__Anfrage 1__
Beantworte anhand des Ausstellungstexts die folgenden Fragen.
(a) Welchen Geburtstag der Keramikerin nimmt die Ausstellung zum Anlass?
(b) Von wem stammt die Donation, aus der die ausgestellten Werke kommen?
(c) Gegen Ende welches Jahrzehnts konzentrierte sich Beate Kuhn auf die freie Kunst?
__Anfrage 2__
Nenne alle Personen, die im Ausstellungstext namentlich erwähnt werden.

*** Ausgelesener Text

Pünktlich zum 90. Geburtstag der Keramikerin Beate Kuhn stellt die Neue Sammlung – The International Design Museum vom 13.07.2017 – 19.11.2017 in der Pinakothek der Moderne im Münchner Museumsareal fast 200 bedeutende Werke aus allen Schaffensperioden der Künstlerin aus. Diese stammen aus der großzügigen Donation des Mannheimer Architekten Klaus Freiberger, der eine weltweit einzigartige Sammlung mit Werken Beate Kuhns aufgebaut hat. Ihre charakteristische handwerkliche Handschrift zusammen mit ihrer schier unbegrenzt erscheinenden Fantasie und Kreativität reihen Beate Kuhn unter den bedeutendsten deutschen Keramikerinnen nach 1945 ein. Durch die über die Jahrzehnte konstant hohe Qualität ihrer Werke, erwarb sie sich zusätzlich internationale Reputation über die Grenzen der jungen Bundesrepublik Deutschland hinaus. Die anfangs von ihr entworfene Gebrauchskeramik wurde bald zunehmend von Gefäßplastiken verdrängt, in denen sich der Einfluss des Werks von Joan Miró und Paul Klee ausdrückt. Schon gegen Ende der 1950er Jahre war es die freie Kunst, auf die sie sich fortan konzentrierte. Ausgehend von den Mitteln und Techniken der Töpferei entstanden aus Drehteilen montierte und farbig glasierte Objekte, deren Pracht nun in der Pinakothek der Moderne in München bewundert werden kann.

******
*** Vorliegende Einträge

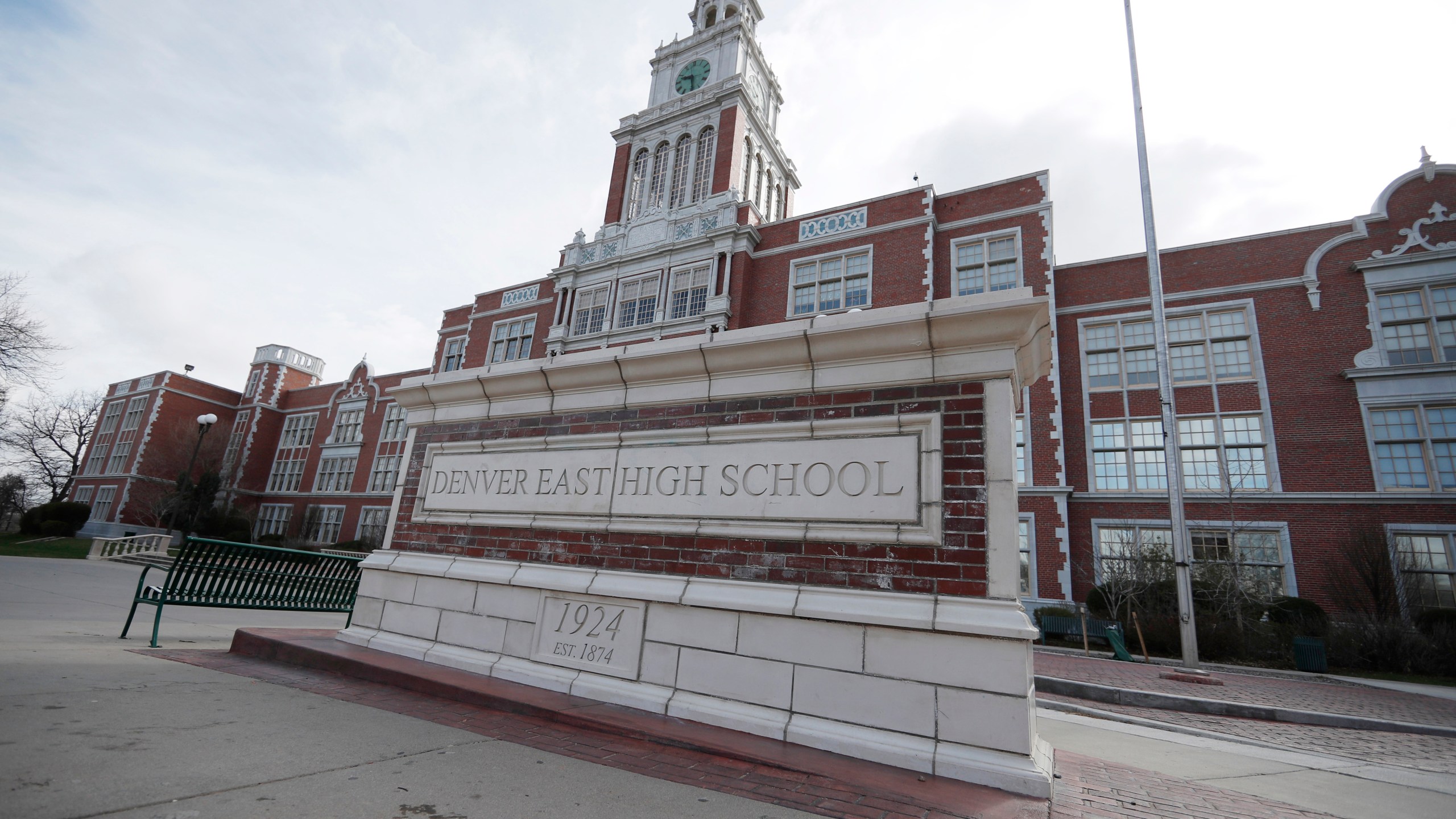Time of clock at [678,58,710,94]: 9:28
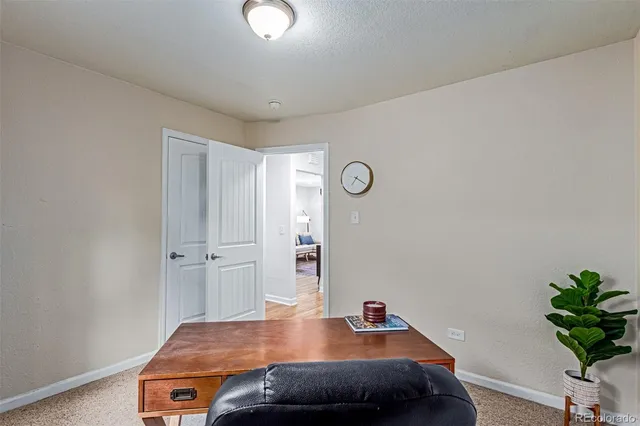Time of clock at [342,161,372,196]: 7:20
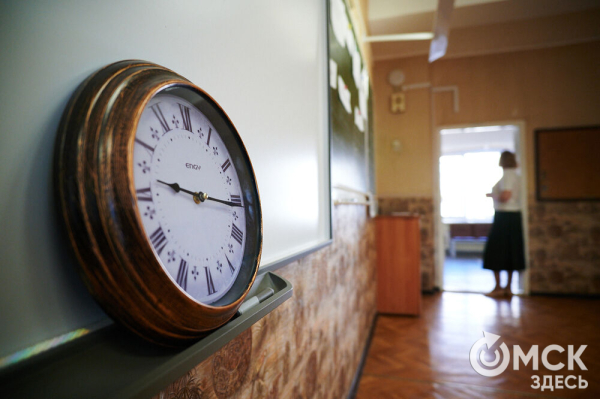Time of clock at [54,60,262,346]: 9:15
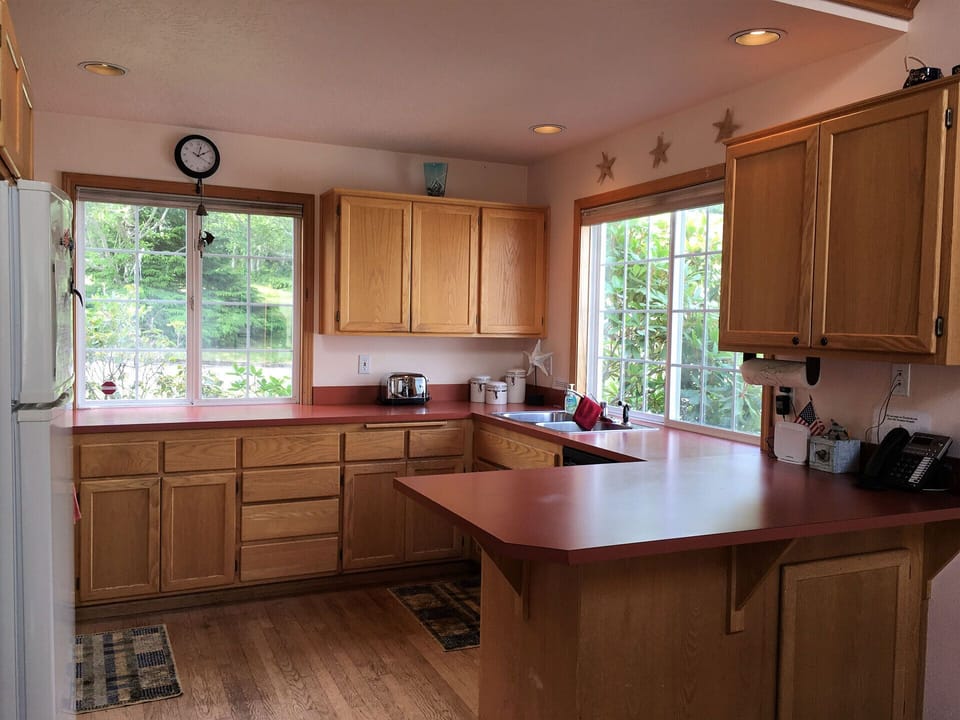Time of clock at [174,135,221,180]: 2:02
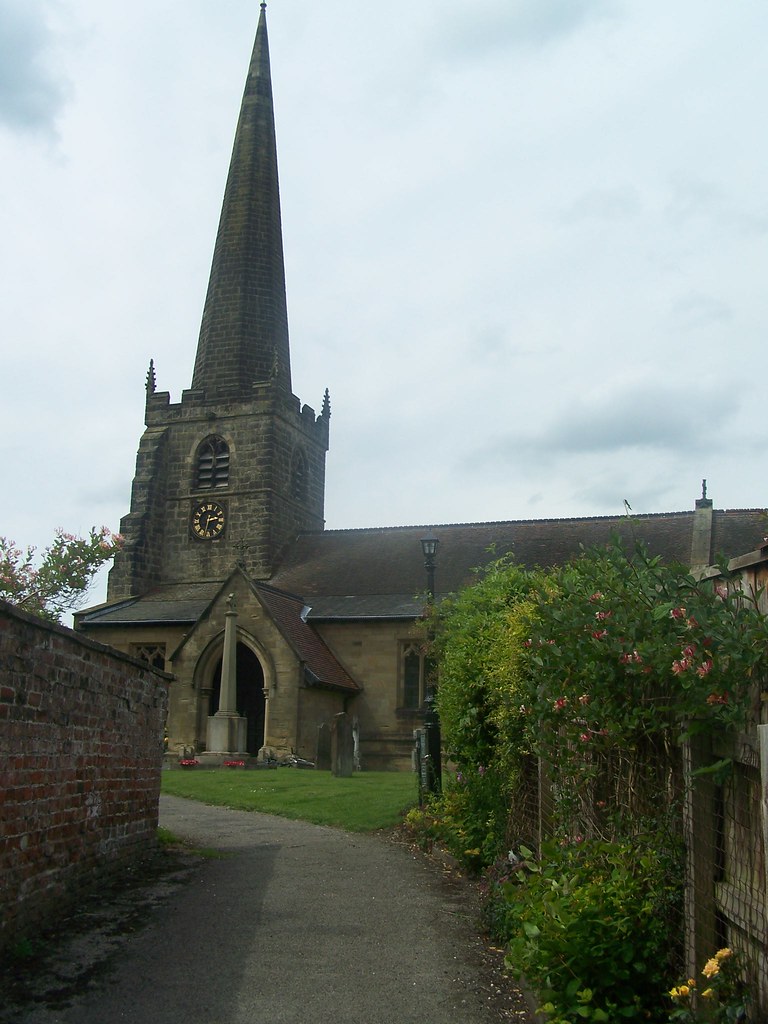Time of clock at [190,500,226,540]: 2:32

******

__Endergebnis 1__
(a) Den 90. Geburtstag von Beate Kuhn.
(b) Vom Mannheimer Architekten Klaus Freiberger.
(c) Gegen Ende der 1950er Jahre.

__Endergebnis 2__
Beate Kuhn, Klaus Freiberger, Joan Miró, Paul Klee